- YOUR TASK
Print each record exactly as it appears, but drop the images.
*** Opening SOURCE DATA ***
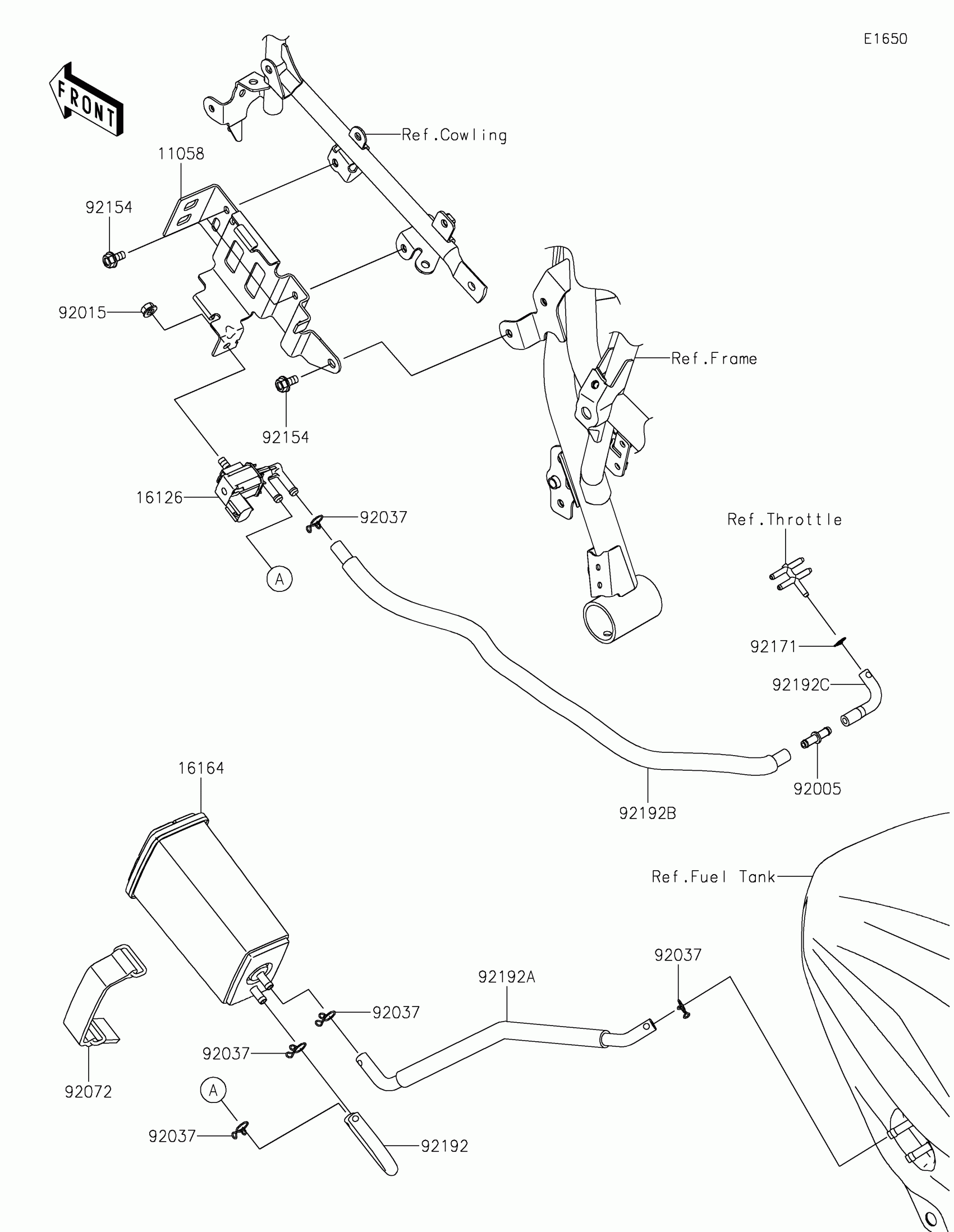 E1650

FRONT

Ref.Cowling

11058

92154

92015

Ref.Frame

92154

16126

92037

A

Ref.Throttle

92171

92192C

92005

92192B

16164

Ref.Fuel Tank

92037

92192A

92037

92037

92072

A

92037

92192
*** Closing SOURCE DATA ***
- RESPONSE TO THIS TASK
 E1650

FRONT

Ref.Cowling

11058

92154

92015

Ref.Frame

92154

16126

92037

A

Ref.Throttle

92171

92192C

92005

92192B

16164

Ref.Fuel Tank

92037

92192A

92037

92037

92072

A

92037

92192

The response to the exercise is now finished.